- Источник -
+-------+

Наша внешняя торговля в значительной степени основана на отсталости
наших заграничных покупателей. Мотивом, питающим эту отсталость, является
эгоизм. Человечность -- мотив, который может помочь отсталым нациям
достигнуть прочного базиса для независимого существования. Хороший пример
--- Мексика! Мы много слышим о каком-то "развитии" Мексики. Эксплуатация --
вот то слово, которое было бы здесь более уместно. Если происходит
эксплуатация естественных богатств лишь ради умножения частных состояний
иностранных капиталистов, то это не развитие, а грабеж.
Близорукие люди пугаются и возражают:
-- Что же станет тогда с нашей внешней торговлей?
Если туземцы Африки начнут развозить свой собственный хлопок, население
России само займется производством сельскохозяйственных машин, а Китай будет
в состоянии сам удовлетворять свои потребности, то это, конечно, будет
большой переменой; но разве есть хоть один умный человек, который бы
серьезно верил, что мир в состоянии еще долго устоять на современных
началах, когда немногие нации снабжают весь мир? Мы должны освоиться с
мыслью о том времени, когда все народы будут уметь обходиться собственными
силами.
Если какая-либо страна безумно гордится своей внешней торговлей, то
она, обыкновенно, находится в зависимости от ввоза чужого сырья. Она
превращает свое население в фабричный материал, создает класс богачей,
пренебрегая своими ближайшими, кровными интересами. В Соединенных Штатах мы
так заняты развитием нашей собственной страны, что долго еще сможем обойтись
без внешней торговли. Наше сельское хозяйство достаточно развито, чтобы пока
прокормить нас, а денег для выполнения нашей работы у нас тоже достаточно.
Разве возможно что-либо более бессмысленное, чем картина безработицы в
Соединенных Штатах, возникающей лишь потому, что Япония или Франция нам не
шлют ордеров, в то время, как нам понадобится еще сто лет работы для
развития нашей страны?
Торговля началась с оказывания взаимных услуг. Люди несли свой избыток
тем, кто его не имел. Страна, в которой росла рожь, посылала свои богатства
в страну, где рожь не произрастала. Лесная страна отправляла свой лес в
безлесную равнину; страна, богатая виноградом -- свои плоды в страну Севера.
Страна степная -- давала свое мясо местностям, лишенным пастбищ.

+-------+

(Записи с ограничивающими рамками)
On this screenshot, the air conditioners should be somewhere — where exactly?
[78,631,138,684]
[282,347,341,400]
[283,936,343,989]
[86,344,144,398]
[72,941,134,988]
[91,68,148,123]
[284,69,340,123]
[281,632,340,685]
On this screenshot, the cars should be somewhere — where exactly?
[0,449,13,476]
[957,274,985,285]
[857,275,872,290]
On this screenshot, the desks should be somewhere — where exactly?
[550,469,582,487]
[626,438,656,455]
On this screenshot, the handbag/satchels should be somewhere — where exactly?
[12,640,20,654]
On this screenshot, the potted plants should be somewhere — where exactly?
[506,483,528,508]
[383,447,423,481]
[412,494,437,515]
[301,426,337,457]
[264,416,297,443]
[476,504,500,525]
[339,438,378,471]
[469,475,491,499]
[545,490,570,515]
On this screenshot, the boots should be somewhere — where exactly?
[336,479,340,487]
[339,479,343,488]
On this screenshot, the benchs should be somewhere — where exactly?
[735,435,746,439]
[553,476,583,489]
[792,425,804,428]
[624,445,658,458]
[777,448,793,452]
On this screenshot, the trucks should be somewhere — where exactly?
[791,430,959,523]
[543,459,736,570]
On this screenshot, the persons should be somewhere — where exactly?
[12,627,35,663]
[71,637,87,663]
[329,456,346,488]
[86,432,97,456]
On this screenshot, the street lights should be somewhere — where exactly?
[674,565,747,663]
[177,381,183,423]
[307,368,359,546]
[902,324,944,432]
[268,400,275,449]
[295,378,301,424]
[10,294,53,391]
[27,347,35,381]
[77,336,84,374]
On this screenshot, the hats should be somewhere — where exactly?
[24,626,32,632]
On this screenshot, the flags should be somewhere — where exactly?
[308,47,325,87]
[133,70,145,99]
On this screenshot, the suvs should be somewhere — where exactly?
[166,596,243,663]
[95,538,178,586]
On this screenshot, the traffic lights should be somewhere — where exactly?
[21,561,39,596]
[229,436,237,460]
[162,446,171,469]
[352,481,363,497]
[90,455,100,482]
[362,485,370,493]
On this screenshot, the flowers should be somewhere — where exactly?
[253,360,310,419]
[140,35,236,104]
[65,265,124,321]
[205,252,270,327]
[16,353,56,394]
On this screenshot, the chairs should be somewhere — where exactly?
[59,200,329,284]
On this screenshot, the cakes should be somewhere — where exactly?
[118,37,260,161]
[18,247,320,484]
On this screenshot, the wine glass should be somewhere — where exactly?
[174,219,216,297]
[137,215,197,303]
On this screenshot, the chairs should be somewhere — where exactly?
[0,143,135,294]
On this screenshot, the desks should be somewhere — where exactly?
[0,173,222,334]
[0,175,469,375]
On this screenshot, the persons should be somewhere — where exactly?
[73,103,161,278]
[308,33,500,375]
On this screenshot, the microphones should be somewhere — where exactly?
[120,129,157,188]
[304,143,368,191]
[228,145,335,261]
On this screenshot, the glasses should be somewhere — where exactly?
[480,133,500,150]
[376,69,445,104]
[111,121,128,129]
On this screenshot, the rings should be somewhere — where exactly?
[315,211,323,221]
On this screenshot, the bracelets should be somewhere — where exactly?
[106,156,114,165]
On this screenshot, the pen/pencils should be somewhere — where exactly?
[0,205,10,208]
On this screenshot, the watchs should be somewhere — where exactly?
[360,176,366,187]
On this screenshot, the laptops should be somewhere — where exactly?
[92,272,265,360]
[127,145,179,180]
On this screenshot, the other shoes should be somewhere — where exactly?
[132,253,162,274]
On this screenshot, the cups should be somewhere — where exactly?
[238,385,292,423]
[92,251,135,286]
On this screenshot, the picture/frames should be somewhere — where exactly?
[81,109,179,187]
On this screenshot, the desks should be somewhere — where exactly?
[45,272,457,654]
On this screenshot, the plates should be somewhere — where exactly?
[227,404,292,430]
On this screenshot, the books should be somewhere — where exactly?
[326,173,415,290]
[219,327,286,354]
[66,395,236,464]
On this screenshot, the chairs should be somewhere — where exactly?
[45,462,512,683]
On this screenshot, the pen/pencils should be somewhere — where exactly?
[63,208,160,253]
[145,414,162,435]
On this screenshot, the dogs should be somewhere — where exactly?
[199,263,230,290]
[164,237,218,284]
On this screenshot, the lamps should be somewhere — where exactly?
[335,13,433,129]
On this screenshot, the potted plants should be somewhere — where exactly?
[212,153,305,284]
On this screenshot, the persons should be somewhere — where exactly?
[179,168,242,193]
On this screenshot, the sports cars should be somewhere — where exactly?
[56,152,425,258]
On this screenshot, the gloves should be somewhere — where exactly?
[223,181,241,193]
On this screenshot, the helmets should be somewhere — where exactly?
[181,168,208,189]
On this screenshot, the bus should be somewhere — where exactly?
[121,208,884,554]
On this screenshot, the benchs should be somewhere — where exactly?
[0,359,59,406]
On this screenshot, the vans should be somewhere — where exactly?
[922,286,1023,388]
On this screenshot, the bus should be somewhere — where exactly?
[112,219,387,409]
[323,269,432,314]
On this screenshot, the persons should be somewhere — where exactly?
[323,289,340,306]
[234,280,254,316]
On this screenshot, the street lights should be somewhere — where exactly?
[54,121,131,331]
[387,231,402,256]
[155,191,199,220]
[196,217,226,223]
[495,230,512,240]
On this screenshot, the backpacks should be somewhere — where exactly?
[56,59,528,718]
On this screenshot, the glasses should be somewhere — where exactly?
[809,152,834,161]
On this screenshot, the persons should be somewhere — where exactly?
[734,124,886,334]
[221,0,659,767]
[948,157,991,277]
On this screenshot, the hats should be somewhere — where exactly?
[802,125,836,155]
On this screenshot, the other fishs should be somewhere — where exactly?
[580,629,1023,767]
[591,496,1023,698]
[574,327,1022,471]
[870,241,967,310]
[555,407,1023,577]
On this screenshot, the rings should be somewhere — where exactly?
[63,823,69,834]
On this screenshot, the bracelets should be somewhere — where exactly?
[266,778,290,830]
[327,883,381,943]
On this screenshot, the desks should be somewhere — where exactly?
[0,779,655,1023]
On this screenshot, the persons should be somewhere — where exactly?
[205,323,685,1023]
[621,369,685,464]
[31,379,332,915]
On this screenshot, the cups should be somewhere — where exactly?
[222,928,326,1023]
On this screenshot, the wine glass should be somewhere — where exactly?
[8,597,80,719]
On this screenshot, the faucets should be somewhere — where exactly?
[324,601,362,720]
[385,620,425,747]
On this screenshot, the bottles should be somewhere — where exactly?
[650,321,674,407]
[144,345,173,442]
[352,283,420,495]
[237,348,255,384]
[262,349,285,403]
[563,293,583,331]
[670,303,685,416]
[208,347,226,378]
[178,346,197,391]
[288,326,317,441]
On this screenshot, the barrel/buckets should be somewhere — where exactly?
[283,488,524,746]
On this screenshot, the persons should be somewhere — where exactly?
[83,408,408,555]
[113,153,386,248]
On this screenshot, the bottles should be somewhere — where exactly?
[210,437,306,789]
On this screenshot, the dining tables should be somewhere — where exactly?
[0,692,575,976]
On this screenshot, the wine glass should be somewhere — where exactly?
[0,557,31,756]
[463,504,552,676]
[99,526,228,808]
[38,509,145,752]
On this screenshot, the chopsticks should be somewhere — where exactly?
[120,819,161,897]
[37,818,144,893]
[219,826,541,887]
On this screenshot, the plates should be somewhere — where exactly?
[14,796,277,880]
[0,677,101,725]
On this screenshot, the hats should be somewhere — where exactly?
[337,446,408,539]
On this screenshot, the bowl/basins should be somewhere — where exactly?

+-------+

- Задания -
**A)** Перескажите в виде краткого списка абзац источника, начинающийся словами «Если какая-либо страна безумно гордится», сохранив его основные факты.
**B)** Ответьте на вопросы по источнику:
(i) Какой мотив, согласно тексту, питает отсталость заграничных покупателей?
(ii) Какая страна названа хорошим примером?
(iii) С чего, по словам автора, началась торговля?
**C)** Перепишите слово в слово часть источника, которая открывается словами «Наша внешняя торговля» и завершается словами «нашей внешней торговлей?».
Записи являются отдельным материалом.

- Ответы -
**A)**
- Страна, безумно гордящаяся внешней торговлей, обычно зависит от ввоза чужого сырья.
- Такая страна превращает свое население в фабричный материал и создает класс богачей, пренебрегая своими кровными интересами.
- Соединенные Штаты так заняты развитием собственной страны, что еще долго смогут обходиться без внешней торговли.
- Сельское хозяйство США достаточно развито, чтобы пока прокормить население, и денег для работы тоже достаточно.
- Нет ничего бессмысленнее безработицы в США из-за того, что Япония или Франция не шлют ордеров, когда для развития страны понадобится еще сто лет работы.

**B)**
(i) Эгоизм.
(ii) Мексика.
(iii) С оказывания взаимных услуг.

**C)**
Наша внешняя торговля в значительной степени основана на отсталости
наших заграничных покупателей. Мотивом, питающим эту отсталость, является
эгоизм. Человечность -- мотив, который может помочь отсталым нациям
достигнуть прочного базиса для независимого существования. Хороший пример
--- Мексика! Мы много слышим о каком-то "развитии" Мексики. Эксплуатация --
вот то слово, которое было бы здесь более уместно. Если происходит
эксплуатация естественных богатств лишь ради умножения частных состояний
иностранных капиталистов, то это не развитие, а грабеж.
Близорукие люди пугаются и возражают:
-- Что же станет тогда с нашей внешней торговлей?